— Items —
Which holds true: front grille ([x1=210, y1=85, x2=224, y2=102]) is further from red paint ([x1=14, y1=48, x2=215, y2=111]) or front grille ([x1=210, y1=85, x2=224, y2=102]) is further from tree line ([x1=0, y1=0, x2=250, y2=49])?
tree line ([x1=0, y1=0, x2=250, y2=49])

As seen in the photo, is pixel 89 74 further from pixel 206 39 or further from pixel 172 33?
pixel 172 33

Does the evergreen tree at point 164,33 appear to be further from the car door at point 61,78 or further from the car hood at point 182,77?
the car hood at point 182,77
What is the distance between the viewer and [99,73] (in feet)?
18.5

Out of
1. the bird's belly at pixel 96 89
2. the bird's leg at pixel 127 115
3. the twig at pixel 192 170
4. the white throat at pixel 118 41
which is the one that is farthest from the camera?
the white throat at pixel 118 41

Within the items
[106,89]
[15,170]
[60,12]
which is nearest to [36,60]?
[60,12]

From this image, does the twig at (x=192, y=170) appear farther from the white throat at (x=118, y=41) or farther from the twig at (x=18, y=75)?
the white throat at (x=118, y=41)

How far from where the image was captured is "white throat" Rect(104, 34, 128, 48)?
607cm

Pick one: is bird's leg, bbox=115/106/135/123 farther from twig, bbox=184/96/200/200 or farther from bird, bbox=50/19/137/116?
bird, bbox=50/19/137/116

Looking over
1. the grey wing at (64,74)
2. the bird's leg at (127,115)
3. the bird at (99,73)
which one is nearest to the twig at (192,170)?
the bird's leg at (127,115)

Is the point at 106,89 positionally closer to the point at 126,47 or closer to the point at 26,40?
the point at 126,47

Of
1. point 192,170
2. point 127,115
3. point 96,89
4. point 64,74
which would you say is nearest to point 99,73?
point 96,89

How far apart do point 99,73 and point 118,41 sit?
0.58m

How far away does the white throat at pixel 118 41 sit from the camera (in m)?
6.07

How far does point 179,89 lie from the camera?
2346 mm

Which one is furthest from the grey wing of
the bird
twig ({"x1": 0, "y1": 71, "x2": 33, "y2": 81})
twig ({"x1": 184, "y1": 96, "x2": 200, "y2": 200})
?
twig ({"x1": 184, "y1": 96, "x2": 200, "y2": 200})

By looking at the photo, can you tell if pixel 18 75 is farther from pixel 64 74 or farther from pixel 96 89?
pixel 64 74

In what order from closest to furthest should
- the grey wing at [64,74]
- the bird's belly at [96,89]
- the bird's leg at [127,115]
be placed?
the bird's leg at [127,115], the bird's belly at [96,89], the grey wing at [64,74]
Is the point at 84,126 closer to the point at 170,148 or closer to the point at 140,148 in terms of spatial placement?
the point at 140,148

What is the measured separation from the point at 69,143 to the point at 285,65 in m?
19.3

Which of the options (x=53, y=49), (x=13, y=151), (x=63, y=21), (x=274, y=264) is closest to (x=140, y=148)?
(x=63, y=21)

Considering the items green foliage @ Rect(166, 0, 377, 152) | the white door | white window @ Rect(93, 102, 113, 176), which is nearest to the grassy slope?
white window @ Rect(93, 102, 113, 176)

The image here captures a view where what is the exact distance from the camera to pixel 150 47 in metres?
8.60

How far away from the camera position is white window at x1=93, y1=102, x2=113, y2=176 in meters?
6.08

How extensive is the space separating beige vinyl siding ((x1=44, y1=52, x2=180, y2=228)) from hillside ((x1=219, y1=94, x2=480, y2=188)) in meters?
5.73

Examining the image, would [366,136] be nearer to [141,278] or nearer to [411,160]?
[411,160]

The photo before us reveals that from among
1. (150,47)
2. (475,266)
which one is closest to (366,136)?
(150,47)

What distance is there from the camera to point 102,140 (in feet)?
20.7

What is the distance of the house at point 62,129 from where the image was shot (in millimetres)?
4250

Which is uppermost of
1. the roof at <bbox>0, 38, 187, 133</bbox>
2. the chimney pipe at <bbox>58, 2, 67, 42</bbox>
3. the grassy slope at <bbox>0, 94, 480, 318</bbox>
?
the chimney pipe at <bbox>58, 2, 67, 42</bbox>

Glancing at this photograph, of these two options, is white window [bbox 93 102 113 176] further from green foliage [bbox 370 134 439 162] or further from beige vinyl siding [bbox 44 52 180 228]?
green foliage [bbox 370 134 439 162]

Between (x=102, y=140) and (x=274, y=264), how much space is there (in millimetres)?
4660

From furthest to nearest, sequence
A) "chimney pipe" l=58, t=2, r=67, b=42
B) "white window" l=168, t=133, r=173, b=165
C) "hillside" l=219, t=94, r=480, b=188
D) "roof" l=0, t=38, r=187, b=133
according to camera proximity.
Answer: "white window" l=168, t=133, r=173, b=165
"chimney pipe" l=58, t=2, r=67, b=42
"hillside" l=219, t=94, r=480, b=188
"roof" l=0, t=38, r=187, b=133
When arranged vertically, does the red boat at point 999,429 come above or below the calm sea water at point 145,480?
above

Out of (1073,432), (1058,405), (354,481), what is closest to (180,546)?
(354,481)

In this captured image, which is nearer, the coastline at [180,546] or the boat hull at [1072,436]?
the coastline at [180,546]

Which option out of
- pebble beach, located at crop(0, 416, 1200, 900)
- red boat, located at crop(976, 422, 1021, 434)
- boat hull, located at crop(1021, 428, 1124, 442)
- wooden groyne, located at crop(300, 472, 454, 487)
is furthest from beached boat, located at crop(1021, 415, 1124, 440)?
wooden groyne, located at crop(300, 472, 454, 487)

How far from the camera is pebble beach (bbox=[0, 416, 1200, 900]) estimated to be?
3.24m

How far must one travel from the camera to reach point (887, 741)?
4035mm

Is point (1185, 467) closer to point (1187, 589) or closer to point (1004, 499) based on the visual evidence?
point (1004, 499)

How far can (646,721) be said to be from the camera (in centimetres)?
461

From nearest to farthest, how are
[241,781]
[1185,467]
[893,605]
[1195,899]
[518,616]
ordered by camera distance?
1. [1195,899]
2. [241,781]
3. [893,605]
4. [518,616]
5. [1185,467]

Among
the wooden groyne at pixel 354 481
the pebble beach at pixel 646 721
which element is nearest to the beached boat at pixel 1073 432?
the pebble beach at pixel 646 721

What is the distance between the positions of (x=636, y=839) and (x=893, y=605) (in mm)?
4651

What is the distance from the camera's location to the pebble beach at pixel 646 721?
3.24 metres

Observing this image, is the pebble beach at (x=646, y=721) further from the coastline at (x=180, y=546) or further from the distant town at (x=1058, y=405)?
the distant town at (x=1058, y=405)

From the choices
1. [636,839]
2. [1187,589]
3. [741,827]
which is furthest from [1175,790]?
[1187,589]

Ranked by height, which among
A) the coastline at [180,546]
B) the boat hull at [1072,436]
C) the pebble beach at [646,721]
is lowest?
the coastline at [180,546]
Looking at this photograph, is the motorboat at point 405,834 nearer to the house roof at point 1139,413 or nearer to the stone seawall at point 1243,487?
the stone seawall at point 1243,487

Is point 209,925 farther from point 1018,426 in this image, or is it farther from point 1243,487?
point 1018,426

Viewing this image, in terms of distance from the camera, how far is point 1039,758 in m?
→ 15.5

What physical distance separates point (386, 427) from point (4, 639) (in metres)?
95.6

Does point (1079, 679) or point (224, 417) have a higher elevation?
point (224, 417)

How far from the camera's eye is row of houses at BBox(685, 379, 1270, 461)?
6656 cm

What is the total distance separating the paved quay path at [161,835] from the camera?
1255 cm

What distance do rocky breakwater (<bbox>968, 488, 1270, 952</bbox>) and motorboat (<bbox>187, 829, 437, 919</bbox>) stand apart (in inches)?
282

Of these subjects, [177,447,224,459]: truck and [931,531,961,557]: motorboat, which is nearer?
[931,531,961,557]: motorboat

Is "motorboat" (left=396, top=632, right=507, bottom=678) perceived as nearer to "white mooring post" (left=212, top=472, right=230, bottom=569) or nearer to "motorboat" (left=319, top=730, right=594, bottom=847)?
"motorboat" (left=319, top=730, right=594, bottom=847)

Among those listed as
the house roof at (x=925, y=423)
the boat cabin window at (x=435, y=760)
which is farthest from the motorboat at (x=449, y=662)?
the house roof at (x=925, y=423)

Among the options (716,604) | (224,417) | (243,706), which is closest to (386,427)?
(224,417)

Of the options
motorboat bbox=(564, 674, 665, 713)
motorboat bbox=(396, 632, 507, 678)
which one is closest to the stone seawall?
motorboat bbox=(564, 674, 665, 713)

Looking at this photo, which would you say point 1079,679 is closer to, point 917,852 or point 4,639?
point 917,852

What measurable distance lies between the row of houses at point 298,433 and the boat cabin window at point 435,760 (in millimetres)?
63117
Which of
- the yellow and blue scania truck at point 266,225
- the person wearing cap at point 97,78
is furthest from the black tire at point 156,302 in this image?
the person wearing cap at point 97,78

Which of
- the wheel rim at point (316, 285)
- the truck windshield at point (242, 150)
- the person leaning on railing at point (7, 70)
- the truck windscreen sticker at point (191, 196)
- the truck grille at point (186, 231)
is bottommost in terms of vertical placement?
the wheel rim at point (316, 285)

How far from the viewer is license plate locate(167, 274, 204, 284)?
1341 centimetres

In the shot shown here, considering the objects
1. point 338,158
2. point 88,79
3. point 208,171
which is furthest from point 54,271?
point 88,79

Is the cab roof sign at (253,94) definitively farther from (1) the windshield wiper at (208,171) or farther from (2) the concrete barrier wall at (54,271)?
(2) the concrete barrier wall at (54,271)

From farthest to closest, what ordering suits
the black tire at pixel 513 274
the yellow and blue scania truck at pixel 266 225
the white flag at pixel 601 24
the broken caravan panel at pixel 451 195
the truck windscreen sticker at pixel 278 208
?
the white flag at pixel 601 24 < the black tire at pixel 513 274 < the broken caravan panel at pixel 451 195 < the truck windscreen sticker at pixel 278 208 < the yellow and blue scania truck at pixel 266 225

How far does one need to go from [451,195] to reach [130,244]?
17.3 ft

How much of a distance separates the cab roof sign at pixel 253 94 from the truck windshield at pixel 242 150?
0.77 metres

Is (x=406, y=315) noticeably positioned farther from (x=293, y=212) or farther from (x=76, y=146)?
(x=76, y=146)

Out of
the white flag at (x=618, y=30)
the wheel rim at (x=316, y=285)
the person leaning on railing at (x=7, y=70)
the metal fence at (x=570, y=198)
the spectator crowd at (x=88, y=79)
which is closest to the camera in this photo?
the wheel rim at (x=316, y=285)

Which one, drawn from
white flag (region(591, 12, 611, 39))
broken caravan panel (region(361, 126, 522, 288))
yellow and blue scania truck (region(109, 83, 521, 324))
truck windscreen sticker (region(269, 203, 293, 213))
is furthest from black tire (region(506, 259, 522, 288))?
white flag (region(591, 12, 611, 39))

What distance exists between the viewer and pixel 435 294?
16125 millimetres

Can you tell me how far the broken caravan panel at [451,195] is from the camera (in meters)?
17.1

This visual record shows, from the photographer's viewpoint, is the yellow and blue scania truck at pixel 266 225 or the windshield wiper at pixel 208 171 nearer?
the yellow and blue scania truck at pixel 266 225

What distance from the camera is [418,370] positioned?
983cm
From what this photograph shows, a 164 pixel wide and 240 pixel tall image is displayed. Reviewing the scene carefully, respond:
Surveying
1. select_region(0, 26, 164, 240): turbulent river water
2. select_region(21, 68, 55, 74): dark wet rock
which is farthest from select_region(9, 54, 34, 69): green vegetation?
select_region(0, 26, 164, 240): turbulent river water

— Given exercise —
Write out the lines above, starting at the line that contains "Which one, drawn from" and ending with the final line, and nothing else; copy them exactly.

— Result —
Which one, drawn from
white flag (region(591, 12, 611, 39))
broken caravan panel (region(361, 126, 522, 288))
yellow and blue scania truck (region(109, 83, 521, 324))
truck windscreen sticker (region(269, 203, 293, 213))
is furthest from black tire (region(506, 259, 522, 288))?
white flag (region(591, 12, 611, 39))

What distance exists between the viewer and pixel 435 294?
16125 millimetres

Can you tell me how far the broken caravan panel at [451,195] is from the camera (in meters)?
17.1

This visual record shows, from the photographer's viewpoint, is the yellow and blue scania truck at pixel 266 225 or the windshield wiper at pixel 208 171 nearer?
the yellow and blue scania truck at pixel 266 225

What distance from the camera is [418,370] positioned?
983cm
From what this photograph shows, a 164 pixel wide and 240 pixel tall image is displayed. Reviewing the scene carefully, respond:
Surveying
1. select_region(0, 26, 164, 240): turbulent river water
2. select_region(21, 68, 55, 74): dark wet rock
which is farthest from select_region(9, 54, 34, 69): green vegetation?
select_region(0, 26, 164, 240): turbulent river water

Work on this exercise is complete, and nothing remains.